An implementation of "Retentive Network: A Successor to Transformer for Large Language Models"
MIT License
1.16k stars 100 forks source link

Confusion about "the chunkwise recurrent representation of retention" #34

Open CHENHUI-X opened 11 months ago

CHENHUI-X commented 11 months ago

I have a question regarding "Chunkwise Recurrent Representation of Retention." The original expression in the paper is as follows: image

In your implementation, the code looks like this:

 r_i = (K.transpose(-1, -2) @ (V * D[-1].view(1, chunk_size, 1))) + (self.gamma ** chunk_size) * r_i_1

The first part of this equation calculates the KV matrix for the current chunk, and then multiplies it by a scaling factor. My understanding is that, assuming we ignore batch size, the shapes of K and V for the current chunk are both (2,3). In other words, the current chunk contains 2 tokens, so the KV matrix should have a shape of (3,3).
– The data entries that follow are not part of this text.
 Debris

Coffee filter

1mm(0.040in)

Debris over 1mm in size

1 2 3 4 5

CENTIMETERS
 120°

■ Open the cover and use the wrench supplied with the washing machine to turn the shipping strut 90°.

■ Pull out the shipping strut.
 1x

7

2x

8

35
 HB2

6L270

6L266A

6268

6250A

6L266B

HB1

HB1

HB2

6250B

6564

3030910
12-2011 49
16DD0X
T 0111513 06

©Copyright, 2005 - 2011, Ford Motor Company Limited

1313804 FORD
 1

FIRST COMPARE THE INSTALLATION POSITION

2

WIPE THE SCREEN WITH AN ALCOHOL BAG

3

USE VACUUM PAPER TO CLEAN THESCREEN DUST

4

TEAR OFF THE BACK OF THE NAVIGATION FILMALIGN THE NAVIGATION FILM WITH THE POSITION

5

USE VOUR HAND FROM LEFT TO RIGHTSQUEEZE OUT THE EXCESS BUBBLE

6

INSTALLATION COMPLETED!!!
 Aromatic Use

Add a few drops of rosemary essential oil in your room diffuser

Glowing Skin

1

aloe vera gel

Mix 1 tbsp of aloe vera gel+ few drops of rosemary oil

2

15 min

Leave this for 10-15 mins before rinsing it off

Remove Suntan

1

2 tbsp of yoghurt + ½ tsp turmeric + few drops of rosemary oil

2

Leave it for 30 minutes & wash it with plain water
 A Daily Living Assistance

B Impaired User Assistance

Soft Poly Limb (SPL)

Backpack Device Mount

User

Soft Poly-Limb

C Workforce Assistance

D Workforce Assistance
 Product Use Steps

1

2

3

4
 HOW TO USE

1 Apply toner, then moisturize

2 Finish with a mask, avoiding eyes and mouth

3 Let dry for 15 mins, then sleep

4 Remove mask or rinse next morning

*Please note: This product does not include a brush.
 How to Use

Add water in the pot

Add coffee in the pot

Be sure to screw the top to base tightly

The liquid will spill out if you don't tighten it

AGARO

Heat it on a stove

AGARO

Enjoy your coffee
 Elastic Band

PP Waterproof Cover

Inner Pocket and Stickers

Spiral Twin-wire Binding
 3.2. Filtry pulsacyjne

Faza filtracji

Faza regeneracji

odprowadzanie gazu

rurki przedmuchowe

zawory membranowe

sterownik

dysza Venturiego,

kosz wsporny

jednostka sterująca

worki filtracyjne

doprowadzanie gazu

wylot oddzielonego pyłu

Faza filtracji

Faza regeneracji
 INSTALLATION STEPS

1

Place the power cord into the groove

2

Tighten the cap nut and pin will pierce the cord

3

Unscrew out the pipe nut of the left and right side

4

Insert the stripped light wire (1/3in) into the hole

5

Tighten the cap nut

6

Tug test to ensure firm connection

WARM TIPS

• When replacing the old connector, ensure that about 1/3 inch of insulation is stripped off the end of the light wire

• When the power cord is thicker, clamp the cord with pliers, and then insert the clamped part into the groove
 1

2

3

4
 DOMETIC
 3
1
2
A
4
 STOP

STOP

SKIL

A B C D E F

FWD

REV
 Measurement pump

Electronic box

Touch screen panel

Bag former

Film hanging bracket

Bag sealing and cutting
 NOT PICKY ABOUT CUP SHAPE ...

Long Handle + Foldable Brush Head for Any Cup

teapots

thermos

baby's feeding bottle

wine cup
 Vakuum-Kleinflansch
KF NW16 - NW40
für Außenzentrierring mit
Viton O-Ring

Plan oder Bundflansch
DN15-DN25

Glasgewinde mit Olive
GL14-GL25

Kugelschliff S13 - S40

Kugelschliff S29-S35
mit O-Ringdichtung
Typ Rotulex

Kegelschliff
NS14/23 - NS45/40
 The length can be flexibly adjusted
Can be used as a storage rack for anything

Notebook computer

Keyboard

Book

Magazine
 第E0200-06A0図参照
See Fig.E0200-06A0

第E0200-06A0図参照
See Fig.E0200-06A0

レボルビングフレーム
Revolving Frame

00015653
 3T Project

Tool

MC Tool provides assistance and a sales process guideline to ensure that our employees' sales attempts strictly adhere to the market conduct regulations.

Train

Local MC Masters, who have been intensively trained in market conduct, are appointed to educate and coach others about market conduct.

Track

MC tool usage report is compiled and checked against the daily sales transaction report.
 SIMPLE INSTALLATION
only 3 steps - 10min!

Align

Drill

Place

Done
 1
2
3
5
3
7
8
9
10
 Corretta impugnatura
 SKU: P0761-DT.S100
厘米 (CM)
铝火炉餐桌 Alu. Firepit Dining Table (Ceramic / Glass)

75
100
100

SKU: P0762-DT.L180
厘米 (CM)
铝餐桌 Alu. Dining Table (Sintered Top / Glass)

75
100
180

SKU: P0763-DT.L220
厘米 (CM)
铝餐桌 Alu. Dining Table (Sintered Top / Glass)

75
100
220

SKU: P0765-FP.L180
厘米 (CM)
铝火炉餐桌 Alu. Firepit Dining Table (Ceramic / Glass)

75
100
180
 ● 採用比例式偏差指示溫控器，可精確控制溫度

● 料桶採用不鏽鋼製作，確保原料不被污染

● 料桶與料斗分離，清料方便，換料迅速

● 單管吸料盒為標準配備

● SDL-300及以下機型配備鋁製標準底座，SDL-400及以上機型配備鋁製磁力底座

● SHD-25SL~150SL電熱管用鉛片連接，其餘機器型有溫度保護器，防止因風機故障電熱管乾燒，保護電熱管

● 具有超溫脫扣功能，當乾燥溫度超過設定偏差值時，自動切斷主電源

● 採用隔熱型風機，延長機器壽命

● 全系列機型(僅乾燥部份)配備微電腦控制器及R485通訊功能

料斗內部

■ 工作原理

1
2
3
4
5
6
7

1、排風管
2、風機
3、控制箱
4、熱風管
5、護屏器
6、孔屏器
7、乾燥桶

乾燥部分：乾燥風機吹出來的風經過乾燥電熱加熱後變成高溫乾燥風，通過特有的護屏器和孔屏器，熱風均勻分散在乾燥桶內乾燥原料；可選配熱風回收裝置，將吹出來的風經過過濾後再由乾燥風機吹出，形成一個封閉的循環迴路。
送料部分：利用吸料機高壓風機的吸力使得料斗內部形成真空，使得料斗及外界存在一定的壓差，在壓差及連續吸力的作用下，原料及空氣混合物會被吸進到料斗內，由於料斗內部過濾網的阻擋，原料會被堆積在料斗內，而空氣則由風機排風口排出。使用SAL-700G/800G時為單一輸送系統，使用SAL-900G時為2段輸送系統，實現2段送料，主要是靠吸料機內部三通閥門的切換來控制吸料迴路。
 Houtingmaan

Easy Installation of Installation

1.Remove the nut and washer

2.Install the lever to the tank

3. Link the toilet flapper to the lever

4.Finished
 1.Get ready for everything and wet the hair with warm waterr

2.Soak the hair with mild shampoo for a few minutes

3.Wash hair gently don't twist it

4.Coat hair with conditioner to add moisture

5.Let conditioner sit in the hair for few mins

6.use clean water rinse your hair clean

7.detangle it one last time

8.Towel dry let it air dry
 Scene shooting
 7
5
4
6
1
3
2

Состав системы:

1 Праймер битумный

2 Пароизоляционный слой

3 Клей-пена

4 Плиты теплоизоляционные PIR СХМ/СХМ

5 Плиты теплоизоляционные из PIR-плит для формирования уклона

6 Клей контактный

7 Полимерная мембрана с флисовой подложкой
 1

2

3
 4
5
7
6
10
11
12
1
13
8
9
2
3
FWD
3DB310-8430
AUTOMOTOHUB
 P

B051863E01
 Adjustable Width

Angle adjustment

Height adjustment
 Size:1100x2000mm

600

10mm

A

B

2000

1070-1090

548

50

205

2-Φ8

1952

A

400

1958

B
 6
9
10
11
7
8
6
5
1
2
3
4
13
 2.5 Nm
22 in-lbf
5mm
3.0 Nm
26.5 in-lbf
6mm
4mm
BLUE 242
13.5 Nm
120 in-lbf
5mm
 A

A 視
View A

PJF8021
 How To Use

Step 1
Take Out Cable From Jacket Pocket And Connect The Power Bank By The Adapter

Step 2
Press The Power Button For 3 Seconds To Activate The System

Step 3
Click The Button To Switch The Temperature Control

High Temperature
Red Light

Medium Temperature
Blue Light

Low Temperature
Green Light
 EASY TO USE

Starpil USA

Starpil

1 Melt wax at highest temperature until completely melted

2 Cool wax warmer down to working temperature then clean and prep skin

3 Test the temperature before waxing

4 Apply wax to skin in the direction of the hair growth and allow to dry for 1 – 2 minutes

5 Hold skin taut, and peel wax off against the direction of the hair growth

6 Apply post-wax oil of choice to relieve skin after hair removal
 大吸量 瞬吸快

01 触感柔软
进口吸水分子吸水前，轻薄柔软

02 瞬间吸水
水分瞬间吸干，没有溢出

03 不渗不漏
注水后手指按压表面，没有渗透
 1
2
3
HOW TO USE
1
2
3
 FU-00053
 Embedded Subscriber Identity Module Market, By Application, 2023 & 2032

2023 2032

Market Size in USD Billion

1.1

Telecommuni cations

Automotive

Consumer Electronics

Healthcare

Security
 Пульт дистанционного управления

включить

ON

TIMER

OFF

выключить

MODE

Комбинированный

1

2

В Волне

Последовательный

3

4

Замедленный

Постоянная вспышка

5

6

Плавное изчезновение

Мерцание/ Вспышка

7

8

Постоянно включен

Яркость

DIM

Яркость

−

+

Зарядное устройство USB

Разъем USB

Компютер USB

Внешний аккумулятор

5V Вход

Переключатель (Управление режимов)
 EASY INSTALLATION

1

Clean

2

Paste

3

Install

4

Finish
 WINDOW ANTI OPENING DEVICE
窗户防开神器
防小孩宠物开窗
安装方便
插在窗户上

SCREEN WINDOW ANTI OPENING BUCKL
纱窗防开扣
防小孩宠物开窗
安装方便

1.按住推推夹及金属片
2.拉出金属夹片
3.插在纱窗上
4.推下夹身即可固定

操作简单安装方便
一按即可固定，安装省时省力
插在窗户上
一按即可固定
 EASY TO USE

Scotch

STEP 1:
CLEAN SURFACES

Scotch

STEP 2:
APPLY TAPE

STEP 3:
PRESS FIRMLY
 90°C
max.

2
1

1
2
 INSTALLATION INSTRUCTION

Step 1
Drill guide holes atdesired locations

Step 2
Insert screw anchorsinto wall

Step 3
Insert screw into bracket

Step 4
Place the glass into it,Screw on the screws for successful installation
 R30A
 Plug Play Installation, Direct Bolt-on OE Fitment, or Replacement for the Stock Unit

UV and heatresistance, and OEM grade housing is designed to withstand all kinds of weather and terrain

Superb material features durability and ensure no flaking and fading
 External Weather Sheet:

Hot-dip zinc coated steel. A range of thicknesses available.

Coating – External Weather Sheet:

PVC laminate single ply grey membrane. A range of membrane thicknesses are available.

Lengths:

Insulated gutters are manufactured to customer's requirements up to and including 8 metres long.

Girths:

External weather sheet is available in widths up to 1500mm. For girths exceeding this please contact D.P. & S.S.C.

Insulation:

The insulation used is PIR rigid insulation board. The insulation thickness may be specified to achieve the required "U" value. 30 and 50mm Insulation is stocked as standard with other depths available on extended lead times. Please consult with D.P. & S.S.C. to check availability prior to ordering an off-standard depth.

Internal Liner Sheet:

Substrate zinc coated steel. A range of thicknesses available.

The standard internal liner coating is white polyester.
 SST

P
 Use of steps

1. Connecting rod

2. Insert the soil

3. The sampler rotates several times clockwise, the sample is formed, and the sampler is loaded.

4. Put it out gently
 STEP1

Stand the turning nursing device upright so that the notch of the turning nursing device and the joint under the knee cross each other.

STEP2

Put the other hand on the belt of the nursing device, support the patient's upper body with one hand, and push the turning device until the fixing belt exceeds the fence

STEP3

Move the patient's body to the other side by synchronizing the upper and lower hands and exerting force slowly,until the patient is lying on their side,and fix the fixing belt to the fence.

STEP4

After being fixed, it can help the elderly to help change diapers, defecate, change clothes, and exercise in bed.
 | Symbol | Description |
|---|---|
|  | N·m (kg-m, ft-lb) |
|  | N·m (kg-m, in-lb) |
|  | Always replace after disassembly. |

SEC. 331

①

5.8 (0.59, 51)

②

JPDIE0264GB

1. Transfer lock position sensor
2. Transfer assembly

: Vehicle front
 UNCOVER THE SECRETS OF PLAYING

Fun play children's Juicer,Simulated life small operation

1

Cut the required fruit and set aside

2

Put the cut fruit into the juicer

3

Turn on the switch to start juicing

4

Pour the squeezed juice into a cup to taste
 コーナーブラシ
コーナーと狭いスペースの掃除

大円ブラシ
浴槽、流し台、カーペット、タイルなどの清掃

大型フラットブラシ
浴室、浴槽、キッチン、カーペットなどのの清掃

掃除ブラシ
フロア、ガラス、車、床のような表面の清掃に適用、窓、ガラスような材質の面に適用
Then, based on your code, you multiply this KV matrix by the last row of the D matrix (shape is (2,2)), for example, if the D matrix is [[1, 0], [0.9, 1]], then V * D[-1].view(1, chunk_size, 1) becomes [[0.9], [1]], and these values are multiplied with the first and second rows of the V matrix to implement decay. However, when we take the inner product of the Q matrix for the chunk and the first half of R_i, it seems like both q tokens within the Q matrix are using the same decay factor, is that correct? In other words, for the same chunk, if we want to perform attention, the second q token should intuitively be multiplied by a decay factor (0.9) when attending to the first v token, but when the first q token operates on the first v token, it doesn't need this decay factor.

Additionally, for the second half of R_i, it seems that the entire chunk is considered as a whole, and R_i_1 is directly subjected to decay as a whole, and the decay occurs as many times as the length of the chunk.

There's another question I have regarding the cross-chunk calculations.

        #e[i,j] = gamma ** (i+1)
        e = torch.zeros(batch, chunk_size, 1)

        for _i in range(chunk_size):
            e[:, _i, :] = self.gamma ** (_i + 1)

        cross_chunk = (Q @ r_i_1) * e

In the code, the variable 'e' appears to play a role in decay as well. However, based on the code, the final result after calculating (Q @ r_i_1) might be something like [o1, o2, o3]^T, where each 'oi' is a row vector with D dimensions. What I'd like to point out is that, according to your code, 'o1' actually has the least decay, and 'o3' has the most decay. But intuitively, for the current Q, shouldn't the vector corresponding to 'o1' be the farthest from the q tokens within the current chunk? In other words, shouldn't the decay of 'o1' be the greatest? So, should the code be like this:

        #e[i,j] = gamma ** (i+1)
        e = torch.zeros(batch, chunk_size, 1)

        for _i in range(chunk_size):
            # e[:, _i, :] = self.gamma ** (_i + 1)
            e[:, _i, :] = self.gamma ** (chunk_size - _i)

        cross_chunk = (Q @ r_i_1) * e

This is very confusing to me. Is there a more detailed derivation or a clearer explanation of how equation (7) in the original article is obtained? Especially the exponential part of the decay factor, is the result of this calculation consistent with the result of completely parallel computation? Can someone help me with this?